Retype the lines of the listing from the one containing "What is the bottommost object among" through the end of the listing, both included.

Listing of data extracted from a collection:
========
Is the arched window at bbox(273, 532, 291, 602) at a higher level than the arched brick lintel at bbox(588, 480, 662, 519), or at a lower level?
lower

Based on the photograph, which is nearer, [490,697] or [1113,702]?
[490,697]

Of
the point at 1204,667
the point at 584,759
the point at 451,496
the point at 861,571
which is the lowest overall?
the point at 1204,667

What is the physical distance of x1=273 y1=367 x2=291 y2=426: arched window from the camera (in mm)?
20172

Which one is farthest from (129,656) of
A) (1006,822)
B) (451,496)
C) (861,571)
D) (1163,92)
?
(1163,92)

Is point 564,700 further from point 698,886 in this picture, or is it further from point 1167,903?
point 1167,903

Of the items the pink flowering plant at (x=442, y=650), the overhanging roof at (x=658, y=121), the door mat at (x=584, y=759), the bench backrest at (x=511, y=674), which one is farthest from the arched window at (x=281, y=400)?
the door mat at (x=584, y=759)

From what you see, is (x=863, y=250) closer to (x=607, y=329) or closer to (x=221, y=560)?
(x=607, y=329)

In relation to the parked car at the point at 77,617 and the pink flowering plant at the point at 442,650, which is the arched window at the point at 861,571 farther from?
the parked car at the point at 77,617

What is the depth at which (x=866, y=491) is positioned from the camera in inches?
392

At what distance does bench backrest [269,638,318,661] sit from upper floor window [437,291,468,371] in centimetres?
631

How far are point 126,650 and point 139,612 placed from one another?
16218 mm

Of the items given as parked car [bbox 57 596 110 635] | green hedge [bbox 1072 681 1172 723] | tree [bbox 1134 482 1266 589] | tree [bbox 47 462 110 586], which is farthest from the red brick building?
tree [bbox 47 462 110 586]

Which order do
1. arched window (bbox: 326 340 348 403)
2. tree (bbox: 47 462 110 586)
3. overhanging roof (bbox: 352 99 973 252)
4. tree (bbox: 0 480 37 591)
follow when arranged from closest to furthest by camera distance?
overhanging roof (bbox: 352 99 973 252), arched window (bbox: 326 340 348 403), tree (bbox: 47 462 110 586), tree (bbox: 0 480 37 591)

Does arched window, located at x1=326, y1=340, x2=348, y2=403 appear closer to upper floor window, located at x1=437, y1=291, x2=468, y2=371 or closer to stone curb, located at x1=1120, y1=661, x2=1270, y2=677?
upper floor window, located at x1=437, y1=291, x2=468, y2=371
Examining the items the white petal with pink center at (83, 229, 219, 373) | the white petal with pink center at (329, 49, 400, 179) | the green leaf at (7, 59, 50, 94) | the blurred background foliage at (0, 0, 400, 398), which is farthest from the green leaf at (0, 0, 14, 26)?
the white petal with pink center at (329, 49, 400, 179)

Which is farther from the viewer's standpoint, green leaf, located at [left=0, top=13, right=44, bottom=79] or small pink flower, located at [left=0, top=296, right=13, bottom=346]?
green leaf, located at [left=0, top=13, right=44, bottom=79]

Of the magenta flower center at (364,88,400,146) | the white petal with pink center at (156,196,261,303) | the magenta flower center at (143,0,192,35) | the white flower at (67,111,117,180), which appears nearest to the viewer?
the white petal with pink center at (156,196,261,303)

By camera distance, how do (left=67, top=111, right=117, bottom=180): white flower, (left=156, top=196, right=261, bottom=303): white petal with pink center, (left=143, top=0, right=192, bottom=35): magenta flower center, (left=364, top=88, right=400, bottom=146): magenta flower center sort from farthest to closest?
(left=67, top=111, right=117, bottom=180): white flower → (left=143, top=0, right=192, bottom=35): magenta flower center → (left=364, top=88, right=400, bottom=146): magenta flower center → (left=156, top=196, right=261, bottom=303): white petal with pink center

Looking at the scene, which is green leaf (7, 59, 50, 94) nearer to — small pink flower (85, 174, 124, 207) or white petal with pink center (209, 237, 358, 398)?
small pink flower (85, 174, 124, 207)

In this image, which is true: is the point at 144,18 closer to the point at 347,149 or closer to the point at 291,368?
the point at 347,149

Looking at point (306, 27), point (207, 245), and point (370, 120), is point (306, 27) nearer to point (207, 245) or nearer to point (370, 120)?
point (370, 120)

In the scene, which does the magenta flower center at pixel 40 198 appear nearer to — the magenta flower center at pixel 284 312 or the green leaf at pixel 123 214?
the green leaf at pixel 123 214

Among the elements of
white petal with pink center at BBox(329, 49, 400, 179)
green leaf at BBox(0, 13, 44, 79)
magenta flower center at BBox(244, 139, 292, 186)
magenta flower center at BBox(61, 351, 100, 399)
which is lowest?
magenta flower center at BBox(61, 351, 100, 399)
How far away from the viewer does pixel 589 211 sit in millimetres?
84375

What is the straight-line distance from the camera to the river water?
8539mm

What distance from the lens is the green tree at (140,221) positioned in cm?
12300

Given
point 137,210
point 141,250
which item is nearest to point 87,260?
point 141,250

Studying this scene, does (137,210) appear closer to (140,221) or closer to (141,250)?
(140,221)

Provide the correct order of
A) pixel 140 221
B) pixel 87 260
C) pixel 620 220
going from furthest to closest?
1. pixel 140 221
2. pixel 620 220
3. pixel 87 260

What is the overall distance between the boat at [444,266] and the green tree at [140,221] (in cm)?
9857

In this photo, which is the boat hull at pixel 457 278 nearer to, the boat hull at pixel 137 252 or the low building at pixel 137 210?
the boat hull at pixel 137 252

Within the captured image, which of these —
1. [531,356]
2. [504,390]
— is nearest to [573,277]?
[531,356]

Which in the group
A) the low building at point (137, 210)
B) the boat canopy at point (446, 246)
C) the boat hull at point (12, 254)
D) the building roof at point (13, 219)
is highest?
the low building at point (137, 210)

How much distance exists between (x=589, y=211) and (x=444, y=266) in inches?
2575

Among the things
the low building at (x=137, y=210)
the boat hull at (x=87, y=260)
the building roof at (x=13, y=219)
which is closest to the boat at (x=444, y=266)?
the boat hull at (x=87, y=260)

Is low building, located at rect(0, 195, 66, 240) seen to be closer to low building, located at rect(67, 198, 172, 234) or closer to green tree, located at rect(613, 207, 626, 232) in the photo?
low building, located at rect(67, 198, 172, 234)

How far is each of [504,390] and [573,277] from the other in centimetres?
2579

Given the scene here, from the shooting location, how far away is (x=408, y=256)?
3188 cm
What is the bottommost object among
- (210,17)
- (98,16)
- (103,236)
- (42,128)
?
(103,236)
========
▸ Finished task
What is the bottommost object among
- (210,17)
- (98,16)
- (103,236)
- (42,128)
?
(103,236)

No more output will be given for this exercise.